* WHAT NEEDS TO BE DONE: Print the lines of the entries below word for word, starting at the line that contains "Taking in this" and ending at the last line of the entries. Leave the pictures out.

* LISTED ENTRIES:
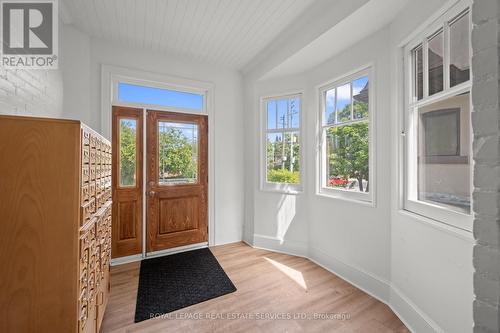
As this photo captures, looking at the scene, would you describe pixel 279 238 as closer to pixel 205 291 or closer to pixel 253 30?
pixel 205 291

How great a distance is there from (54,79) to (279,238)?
125 inches

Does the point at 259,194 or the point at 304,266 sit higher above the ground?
the point at 259,194

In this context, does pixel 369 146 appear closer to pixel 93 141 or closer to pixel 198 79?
pixel 93 141

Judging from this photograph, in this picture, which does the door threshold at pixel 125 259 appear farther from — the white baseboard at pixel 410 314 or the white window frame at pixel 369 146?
the white baseboard at pixel 410 314

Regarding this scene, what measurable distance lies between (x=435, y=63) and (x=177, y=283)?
3.08m

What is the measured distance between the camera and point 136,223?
120 inches

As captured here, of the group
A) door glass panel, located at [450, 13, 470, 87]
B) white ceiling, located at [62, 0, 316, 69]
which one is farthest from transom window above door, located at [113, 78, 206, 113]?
door glass panel, located at [450, 13, 470, 87]

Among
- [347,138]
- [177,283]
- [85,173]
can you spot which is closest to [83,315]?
[85,173]

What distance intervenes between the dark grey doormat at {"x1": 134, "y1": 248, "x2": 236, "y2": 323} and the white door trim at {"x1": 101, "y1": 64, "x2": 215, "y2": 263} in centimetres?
45

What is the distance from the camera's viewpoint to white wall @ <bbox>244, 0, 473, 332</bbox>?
4.87ft

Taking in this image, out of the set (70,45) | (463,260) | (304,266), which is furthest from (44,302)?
(70,45)

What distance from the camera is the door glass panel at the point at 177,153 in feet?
10.5

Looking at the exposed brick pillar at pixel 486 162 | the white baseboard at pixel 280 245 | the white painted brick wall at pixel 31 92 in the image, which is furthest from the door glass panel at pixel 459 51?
the white painted brick wall at pixel 31 92

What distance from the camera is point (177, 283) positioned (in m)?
2.43
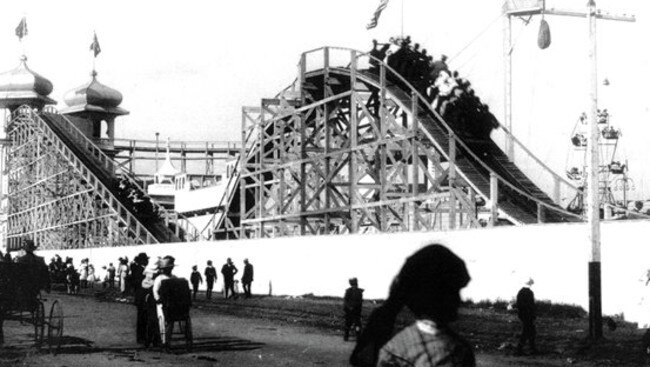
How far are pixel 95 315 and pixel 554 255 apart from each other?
38.7 ft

* RESPONSE:
Taking in this image, out of the set (70,45) | (463,260) | (304,266), which is furthest from (44,302)?
(70,45)

What distance from the camera is the door glass panel at the point at 177,153 in feet?
10.5

Looking at the exposed brick pillar at pixel 486 162 | the white baseboard at pixel 280 245 | the white painted brick wall at pixel 31 92 in the image, which is furthest from the door glass panel at pixel 459 51?
the white painted brick wall at pixel 31 92

What distance from the camera is point (177, 283) positioned (in m)?
2.43
How far are pixel 95 315 and pixel 554 255 apart from each other?
38.7 ft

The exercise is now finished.